>> BEGIN Given records

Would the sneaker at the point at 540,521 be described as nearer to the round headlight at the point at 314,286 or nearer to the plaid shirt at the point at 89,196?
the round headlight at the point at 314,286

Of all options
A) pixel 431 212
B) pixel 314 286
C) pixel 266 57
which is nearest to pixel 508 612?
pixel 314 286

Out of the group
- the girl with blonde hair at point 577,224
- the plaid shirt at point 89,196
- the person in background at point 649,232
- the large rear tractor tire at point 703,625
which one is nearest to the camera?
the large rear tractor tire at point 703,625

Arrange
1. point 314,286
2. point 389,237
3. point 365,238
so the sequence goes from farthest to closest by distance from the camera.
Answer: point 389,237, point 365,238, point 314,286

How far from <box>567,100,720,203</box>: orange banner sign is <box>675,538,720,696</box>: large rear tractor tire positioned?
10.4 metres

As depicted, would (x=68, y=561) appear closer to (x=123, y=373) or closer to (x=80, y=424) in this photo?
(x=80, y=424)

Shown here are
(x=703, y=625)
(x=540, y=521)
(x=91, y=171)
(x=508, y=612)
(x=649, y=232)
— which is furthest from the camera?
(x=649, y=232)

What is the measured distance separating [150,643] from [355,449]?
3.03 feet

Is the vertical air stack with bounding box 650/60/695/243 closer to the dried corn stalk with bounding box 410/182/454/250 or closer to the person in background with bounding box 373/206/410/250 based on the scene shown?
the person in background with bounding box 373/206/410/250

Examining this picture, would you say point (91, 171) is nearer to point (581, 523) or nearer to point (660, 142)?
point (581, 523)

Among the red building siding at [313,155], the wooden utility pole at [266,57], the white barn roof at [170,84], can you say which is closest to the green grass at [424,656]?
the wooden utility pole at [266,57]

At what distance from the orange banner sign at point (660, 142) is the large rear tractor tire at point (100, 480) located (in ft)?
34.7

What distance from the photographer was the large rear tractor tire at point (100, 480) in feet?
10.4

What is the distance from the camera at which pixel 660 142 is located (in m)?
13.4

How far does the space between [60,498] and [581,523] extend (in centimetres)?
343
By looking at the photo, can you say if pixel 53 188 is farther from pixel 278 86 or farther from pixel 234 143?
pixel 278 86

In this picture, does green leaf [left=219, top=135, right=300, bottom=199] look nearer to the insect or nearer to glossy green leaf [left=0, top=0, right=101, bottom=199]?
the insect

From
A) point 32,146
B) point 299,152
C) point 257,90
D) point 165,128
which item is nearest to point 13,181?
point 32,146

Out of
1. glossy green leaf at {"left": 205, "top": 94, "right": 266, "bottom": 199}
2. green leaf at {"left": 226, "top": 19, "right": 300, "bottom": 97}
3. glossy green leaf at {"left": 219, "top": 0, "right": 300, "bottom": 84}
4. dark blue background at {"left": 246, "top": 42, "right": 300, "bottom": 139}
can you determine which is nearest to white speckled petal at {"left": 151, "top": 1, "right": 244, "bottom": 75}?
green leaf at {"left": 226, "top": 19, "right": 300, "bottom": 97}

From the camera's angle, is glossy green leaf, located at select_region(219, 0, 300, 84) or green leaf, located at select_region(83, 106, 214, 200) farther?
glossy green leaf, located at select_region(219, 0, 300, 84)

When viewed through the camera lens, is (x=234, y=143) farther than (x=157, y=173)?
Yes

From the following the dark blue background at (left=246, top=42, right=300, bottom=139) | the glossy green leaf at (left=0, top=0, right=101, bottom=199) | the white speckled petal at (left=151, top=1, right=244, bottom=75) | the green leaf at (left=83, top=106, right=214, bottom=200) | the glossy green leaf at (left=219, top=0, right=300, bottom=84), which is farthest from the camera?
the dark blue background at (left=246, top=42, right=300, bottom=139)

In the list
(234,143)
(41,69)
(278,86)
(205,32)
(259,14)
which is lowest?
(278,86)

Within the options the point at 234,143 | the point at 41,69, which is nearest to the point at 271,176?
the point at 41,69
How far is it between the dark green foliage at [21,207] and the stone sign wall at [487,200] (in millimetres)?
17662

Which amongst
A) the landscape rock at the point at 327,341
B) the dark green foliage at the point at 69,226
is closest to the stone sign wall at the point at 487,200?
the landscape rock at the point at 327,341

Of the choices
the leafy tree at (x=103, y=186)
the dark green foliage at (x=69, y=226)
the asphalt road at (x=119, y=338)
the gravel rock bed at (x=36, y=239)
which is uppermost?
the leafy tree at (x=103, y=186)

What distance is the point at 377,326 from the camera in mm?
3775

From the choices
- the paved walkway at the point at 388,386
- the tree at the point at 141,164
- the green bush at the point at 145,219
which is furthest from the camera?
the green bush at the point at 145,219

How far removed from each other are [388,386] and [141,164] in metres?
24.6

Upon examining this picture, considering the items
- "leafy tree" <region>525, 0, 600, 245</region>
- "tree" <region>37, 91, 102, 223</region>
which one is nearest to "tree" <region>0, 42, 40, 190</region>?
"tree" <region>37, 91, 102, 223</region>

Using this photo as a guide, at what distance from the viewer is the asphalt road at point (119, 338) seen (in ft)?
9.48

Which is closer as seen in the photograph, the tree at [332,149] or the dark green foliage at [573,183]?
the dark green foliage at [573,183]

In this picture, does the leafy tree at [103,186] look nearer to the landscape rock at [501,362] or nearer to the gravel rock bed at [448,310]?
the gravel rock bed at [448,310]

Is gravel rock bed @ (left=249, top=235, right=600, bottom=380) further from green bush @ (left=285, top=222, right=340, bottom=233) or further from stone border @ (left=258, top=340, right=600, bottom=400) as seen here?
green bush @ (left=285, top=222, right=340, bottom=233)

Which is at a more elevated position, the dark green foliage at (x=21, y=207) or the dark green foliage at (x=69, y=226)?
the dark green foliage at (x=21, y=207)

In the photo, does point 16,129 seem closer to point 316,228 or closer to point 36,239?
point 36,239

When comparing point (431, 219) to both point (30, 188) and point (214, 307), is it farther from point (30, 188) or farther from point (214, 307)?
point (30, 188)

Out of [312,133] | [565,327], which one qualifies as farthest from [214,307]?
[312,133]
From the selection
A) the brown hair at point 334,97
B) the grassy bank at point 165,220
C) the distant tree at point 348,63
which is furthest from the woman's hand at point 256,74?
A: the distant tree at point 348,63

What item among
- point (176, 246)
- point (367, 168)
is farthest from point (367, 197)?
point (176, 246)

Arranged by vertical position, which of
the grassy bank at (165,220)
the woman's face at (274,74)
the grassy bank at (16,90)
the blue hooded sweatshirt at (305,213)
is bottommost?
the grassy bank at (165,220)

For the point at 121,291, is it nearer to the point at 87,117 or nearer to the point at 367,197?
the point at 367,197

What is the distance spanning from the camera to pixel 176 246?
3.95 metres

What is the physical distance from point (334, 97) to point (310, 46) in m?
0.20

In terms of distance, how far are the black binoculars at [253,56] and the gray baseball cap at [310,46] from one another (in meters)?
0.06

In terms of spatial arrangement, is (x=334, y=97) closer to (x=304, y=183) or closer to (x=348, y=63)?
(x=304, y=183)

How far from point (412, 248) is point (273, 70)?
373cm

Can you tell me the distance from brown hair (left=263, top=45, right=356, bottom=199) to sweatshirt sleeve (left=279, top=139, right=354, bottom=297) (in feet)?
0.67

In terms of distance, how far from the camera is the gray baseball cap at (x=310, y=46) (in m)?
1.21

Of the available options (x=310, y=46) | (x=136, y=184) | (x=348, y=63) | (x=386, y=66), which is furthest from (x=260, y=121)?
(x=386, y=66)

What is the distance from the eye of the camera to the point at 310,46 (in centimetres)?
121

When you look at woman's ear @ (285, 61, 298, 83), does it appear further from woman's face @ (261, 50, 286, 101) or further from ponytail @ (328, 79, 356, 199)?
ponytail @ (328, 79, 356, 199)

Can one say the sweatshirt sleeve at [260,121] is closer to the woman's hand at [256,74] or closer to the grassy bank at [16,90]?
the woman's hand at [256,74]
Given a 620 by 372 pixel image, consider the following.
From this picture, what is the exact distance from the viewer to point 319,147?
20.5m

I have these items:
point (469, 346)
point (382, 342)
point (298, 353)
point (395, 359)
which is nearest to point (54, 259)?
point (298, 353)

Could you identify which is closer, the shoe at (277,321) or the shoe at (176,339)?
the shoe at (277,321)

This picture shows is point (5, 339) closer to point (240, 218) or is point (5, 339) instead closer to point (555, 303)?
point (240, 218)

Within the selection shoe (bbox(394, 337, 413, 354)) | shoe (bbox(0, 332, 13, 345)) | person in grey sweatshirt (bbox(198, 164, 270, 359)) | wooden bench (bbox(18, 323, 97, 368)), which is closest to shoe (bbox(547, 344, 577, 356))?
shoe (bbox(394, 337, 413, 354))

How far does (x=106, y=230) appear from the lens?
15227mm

>> END Given records
>> BEGIN Given records

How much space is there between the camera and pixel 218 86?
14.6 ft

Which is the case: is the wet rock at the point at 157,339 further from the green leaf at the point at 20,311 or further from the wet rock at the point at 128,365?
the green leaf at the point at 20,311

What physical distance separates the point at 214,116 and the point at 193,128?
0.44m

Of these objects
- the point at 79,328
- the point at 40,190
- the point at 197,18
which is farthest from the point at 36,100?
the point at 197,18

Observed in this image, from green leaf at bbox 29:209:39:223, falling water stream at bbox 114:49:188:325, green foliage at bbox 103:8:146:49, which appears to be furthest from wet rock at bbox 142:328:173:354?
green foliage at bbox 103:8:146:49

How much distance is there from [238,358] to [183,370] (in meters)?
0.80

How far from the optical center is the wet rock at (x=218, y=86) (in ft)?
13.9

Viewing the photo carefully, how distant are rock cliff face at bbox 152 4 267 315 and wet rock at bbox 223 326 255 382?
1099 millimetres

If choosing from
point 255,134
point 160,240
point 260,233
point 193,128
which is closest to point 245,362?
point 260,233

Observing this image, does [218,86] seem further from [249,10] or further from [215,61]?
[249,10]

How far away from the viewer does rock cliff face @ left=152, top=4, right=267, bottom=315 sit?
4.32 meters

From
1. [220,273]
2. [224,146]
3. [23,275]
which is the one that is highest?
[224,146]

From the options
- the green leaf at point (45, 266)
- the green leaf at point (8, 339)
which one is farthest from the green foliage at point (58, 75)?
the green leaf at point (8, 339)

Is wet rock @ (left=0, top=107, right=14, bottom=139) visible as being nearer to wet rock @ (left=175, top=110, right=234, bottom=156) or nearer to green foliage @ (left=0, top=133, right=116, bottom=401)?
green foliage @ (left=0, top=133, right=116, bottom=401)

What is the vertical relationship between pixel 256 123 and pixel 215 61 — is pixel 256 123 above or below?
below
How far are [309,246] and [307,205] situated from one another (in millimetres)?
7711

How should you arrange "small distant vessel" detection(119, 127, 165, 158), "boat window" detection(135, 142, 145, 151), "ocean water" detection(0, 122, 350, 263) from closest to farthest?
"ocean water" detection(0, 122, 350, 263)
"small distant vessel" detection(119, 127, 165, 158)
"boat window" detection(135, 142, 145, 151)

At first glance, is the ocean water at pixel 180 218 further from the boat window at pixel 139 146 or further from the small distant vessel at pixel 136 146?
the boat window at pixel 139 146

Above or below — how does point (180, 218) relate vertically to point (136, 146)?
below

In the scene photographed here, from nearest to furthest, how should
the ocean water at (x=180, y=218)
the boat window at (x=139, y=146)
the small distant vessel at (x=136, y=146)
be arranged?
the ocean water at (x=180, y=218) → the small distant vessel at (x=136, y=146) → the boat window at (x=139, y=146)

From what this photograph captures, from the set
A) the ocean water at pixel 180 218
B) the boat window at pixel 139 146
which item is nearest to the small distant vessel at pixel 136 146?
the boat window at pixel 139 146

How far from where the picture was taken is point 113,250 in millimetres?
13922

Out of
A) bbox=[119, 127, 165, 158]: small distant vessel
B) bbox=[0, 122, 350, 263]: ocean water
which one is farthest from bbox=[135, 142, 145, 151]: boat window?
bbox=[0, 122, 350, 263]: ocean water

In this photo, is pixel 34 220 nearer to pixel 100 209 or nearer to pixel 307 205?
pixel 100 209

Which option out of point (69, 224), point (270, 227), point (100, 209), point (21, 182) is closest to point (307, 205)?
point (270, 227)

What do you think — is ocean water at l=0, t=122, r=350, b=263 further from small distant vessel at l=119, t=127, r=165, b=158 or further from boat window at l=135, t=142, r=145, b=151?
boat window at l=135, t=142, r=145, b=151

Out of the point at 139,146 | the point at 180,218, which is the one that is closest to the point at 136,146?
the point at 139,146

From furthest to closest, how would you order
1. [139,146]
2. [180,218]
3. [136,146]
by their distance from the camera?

>> END Given records

The exercise:
Locate every line in the items above that contains the word "banner", and copy each of those lines. Treat case as significant.

Exercise solution:
How far from <box>567,100,720,203</box>: orange banner sign is <box>675,538,720,696</box>: large rear tractor tire positioned?
At what distance from the orange banner sign at point (660, 142) is the large rear tractor tire at point (100, 480) located (in ft)?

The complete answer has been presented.